- **Passage provided**:

I'm sitting here with my copy of Kojiro Ikegami's Japanese Bookbinding.
In Chapter 3, Basic Binding Procedure, he talks about backing book
cover cloth.  He writes:

 "The special board used for drying the backed material is traditionally
  constructed from a latticed frame to which are pasted layers of
  Japanese paper, which are subsequently waterproofed with a coat
  of persimmon tannin or synthetic resin.  Because the surface
  remains porous, the backed paper or fabric can dry from both
  sides.  A smooth piece of plywood, or even a table top covered
  with plastic laminate, can be substituted."

Later, in the step by step, he writes:

 "24.  Brush thick paste along the outer edge of the backing paper
  around all four sides, and attach a paper tab to the center of
  one long side.  (This will facilitate removal from the drying
  board later.)

  25.  Reverse the backed fabric sandwich onto the drying board,
  brushing the four pasted edges down well.  A piece of plywood may
  be substituted for the special paper-covered drying board shown
  here."

I'm a little confused about any surface remaining porous after
receiving a coat of synthetic resin, but what I'm really writing
to ask is: what happens to your latticed frame or your piece of
plywood over time?  Are you supposed to try and remove the excess
paste?  Just keep working over it?  Sand it down?  Replace it when
the surface gets too uneven?

I'm embarking on a project and have a nice big sheet of MDF (heavy,
smooth particle board) I'm thinking of using.  But I'm planning
ahead and hoping that I'll be able to use it multiple times.

- **Material**:
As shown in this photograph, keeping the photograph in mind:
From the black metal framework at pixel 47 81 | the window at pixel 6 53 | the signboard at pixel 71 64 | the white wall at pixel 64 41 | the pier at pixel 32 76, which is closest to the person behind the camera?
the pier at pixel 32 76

- **Your instructions**:
From the post about the bookbinding drying board, reproduce the passage word for word, starting at the words "I'm a little" and ending after the words "gets too uneven?".

- **Exercise solution**:
I'm a little confused about any surface remaining porous after
receiving a coat of synthetic resin, but what I'm really writing
to ask is: what happens to your latticed frame or your piece of
plywood over time?  Are you supposed to try and remove the excess
paste?  Just keep working over it?  Sand it down?  Replace it when
the surface gets too uneven?